1) Consider a circumstance where there is an epistatic interaction between two loci contingent upon the alleles. Imagine a infection which is lethal to individuals with null copies (-) of the alleles above for locus 1 and locus 2 on the same chromatid (imagine that locus 1 & locus 2 enter into cis interactions). This is a case of LD being generated by fitness consequences because of genetic combinations. If the null and functional copies exist at high frequencies (e.g., both start at around 0.5 in generation 1), then you would have a situation where the extant proportion of individuals with genotypes which are shifted toward mixed (+/-) or functional alleles (+/+) along the genome at the loci would be higher than expectation.  The presence of one null allele on a given locus can immediately tell you that the other locus does not have a null allele, because that combination is lethal. Of course, over time selection would expunge the variation which generated this LD, as the null alleles would decrease in frequency.

2) Consider a circumstance where two populations, previously separated, come into contact (e.g., an isthmus connects two islands). If the populations exhibit alternative alleles to fixation on several loci, and those loci are on the same chromatid, one can envisage a situation where two alleles on two loci exhibit linkage over many generations. The issue here is that synteny takes time to be broken apart by recombination, so the genetic complexes which had fixed in the parents will carry on and be passed into the subsequent admixed generations until crossing over disrupts the physical association. To give a concrete example, imagine a locus for eye color and hair color. Imagine one population is fixed for “white” for both (100%) and another is fixed for “black” (100%). The first generation would be totally heterozygous intralocus, but, each chromatid with a “white” eye color copy would also have a “white” hair color copy, and vice versa. Over the generations recombination would result in swapping of partners and eventually one would not be able to predict whether the downstream gene was “white” or “black” based on its physical partner, but that would take time.

3) Finally, the one I am most interested in because of its evolutionary historical significance, and that is LD generated by selective sweeps. Imagine a table top that is little used. Over time it builds up a layer of dust which disrupts it smooth symmetry. Now, consider someone sliding a towel over its surface. Across the region that the towel traversed the dust will be swept away and a smooth and clear symmetrical surface will now shine, bordered still by expanses of dust. Over time the smooth region will become obscured by dust once more and fade into the background. The analogy I am making is that the dust is genetic variation, while the sweeping towel is a selection event. If a new mutant allele confers great selective benefits then it can rise in frequency precipitously.

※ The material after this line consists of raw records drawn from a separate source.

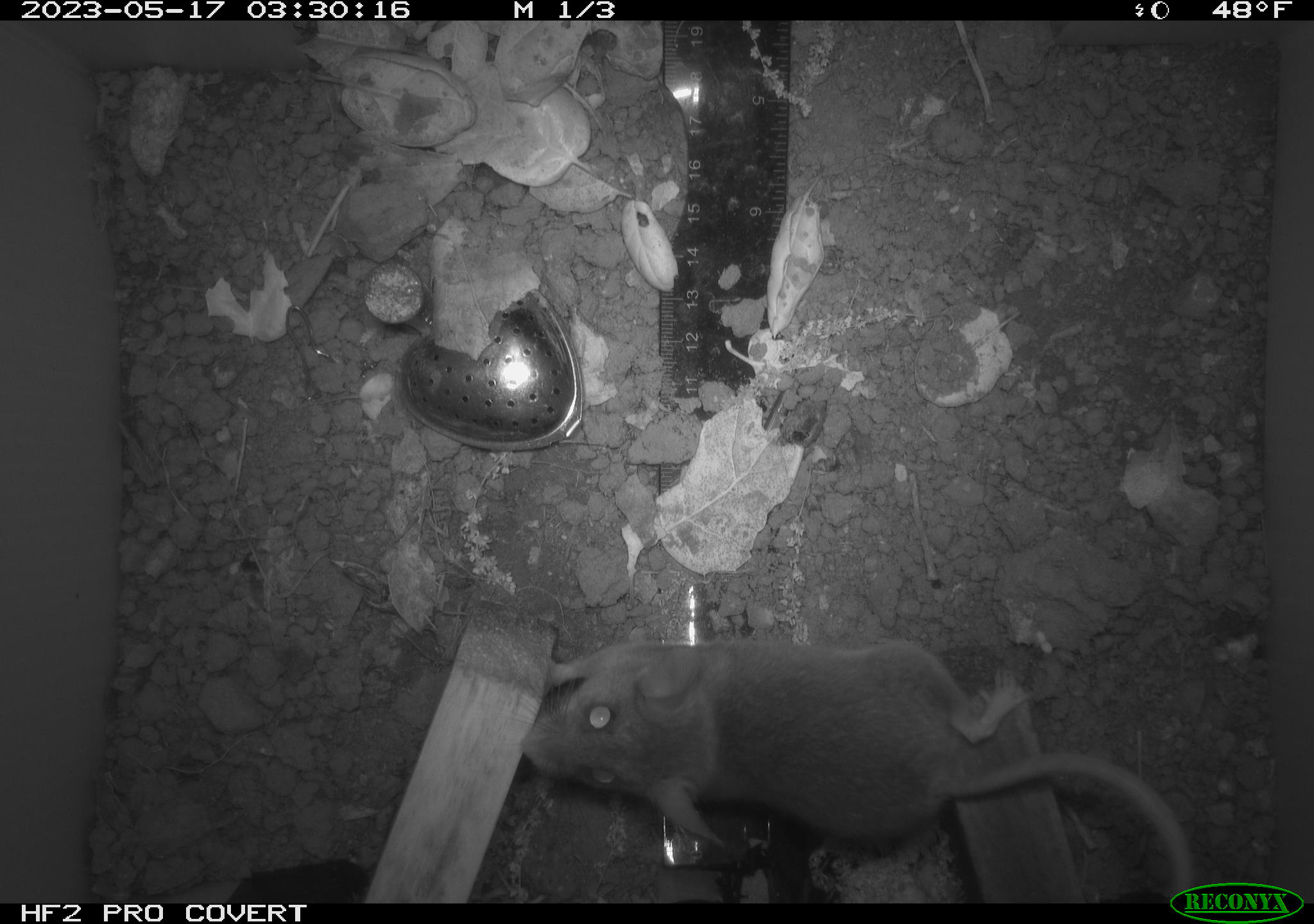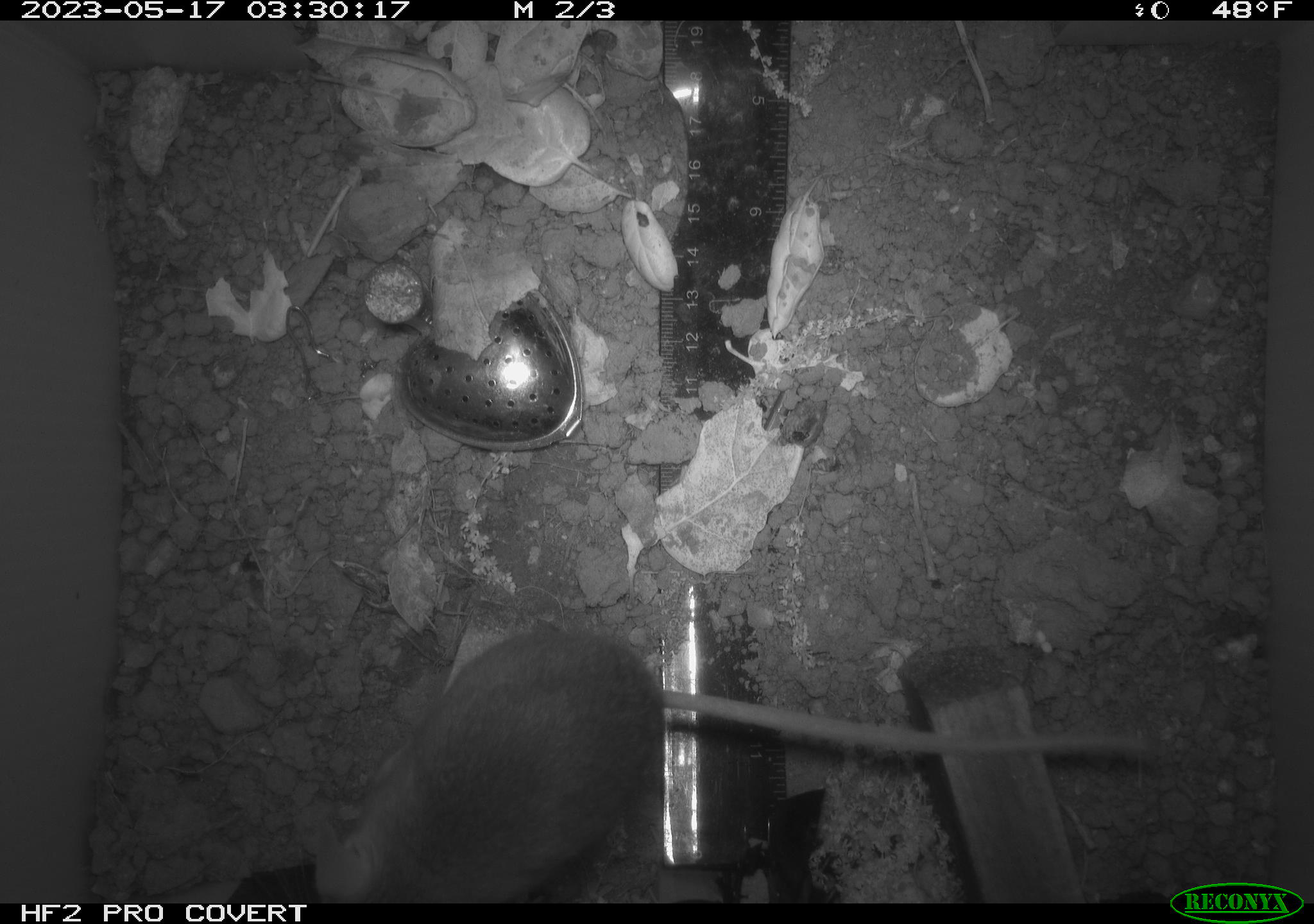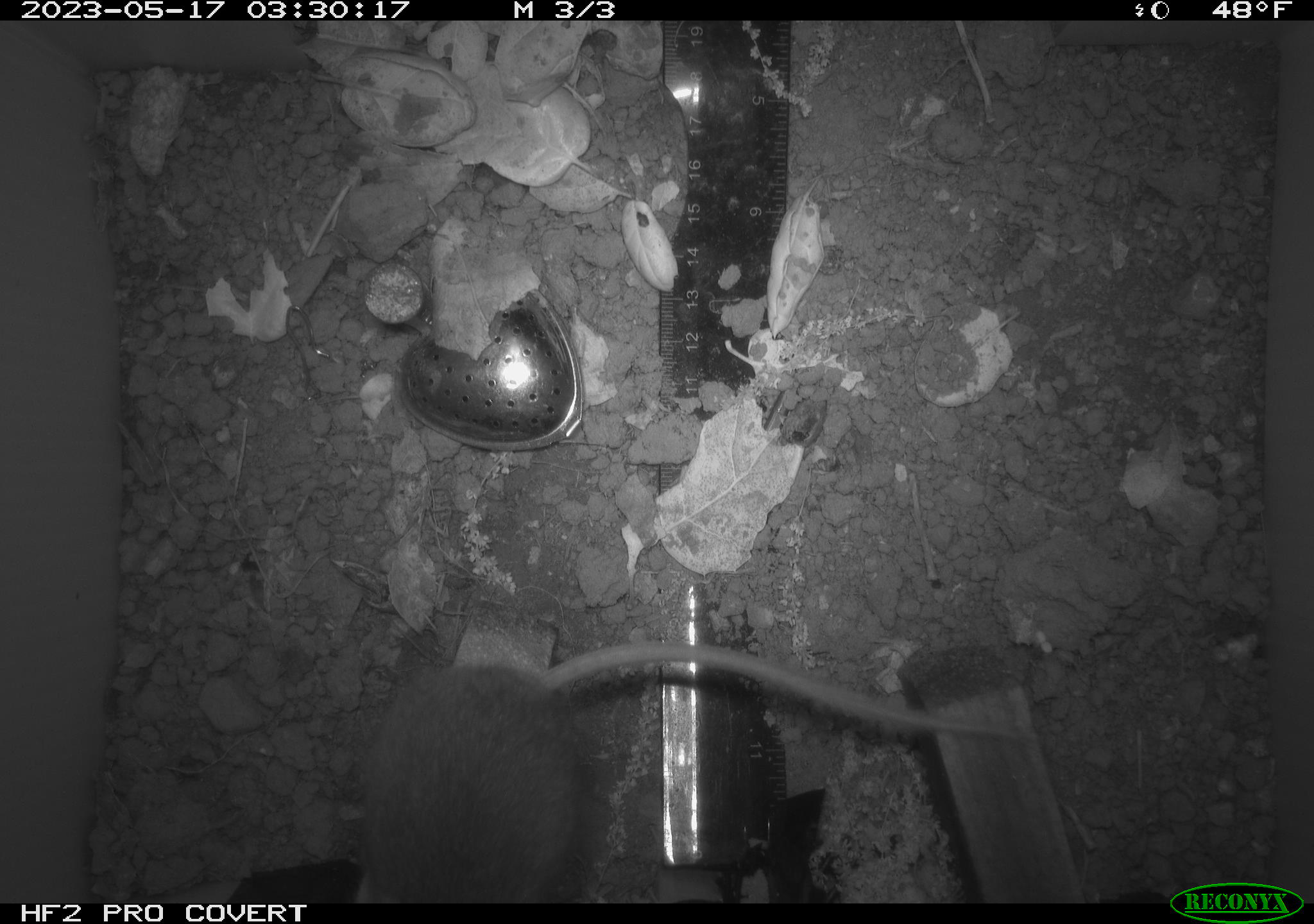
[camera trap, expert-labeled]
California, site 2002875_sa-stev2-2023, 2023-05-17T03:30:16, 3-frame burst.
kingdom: Animalia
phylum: Chordata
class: Mammalia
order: Rodentia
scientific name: Rodentia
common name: mouse species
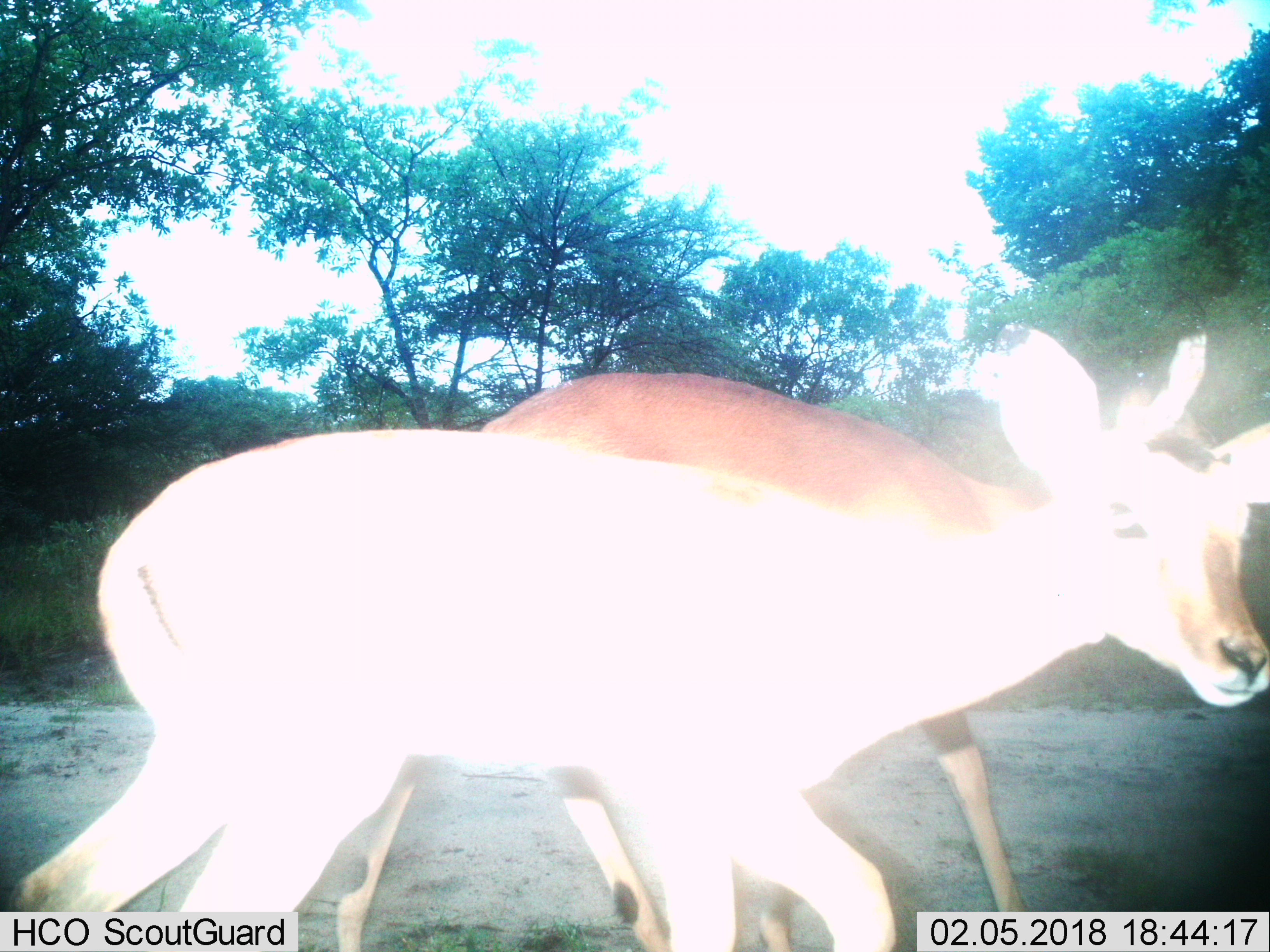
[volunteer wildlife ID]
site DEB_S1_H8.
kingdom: Animalia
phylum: Chordata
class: Mammalia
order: Artiodactyla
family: Bovidae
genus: Aepyceros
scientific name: Aepyceros melampus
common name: impala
Impala (Aepyceros melampus), count 2. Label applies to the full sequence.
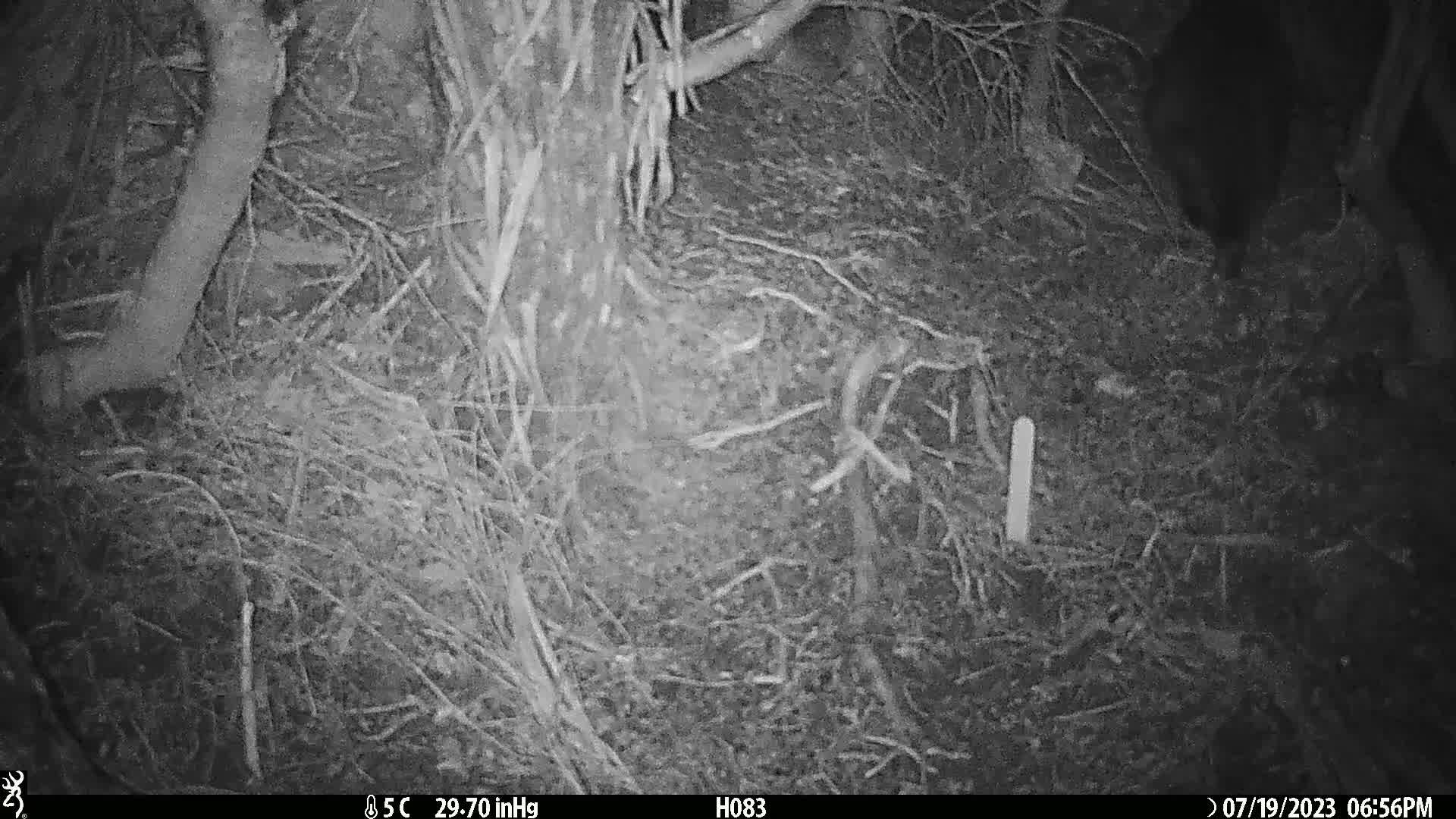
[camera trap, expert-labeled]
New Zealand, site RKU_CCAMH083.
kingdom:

If this rise is faster than recombination can destroy genetic associations, other alleles in nearby regions can be “swept” along in a hitchhike. If one imagines a scenario where the likelihood of a “break” along with recombination occurs is equally distributed across the genome (this is not true, but accept it for simplification) then decreasing the distance between two genes along a chromatid decreases the likelihood of a recombination event separating them on any given meiosis. Since a subset of the genome is less diverse than the full genome a selective sweep which favors a coterie of neighboring genes and alleles has a homogenizing effect, generating “long haplotypes,” genomic regions cleansed of variation. Of course, this variation eventually reemerges via mutation and recombination, but it takes time.

And so there you have linkage disequilibrium. As you might notice, LD is epiphenomenal. It is a passing fad, but since it erupts periodically it can be an excellent marker for the historically contingent events which are important in evolution.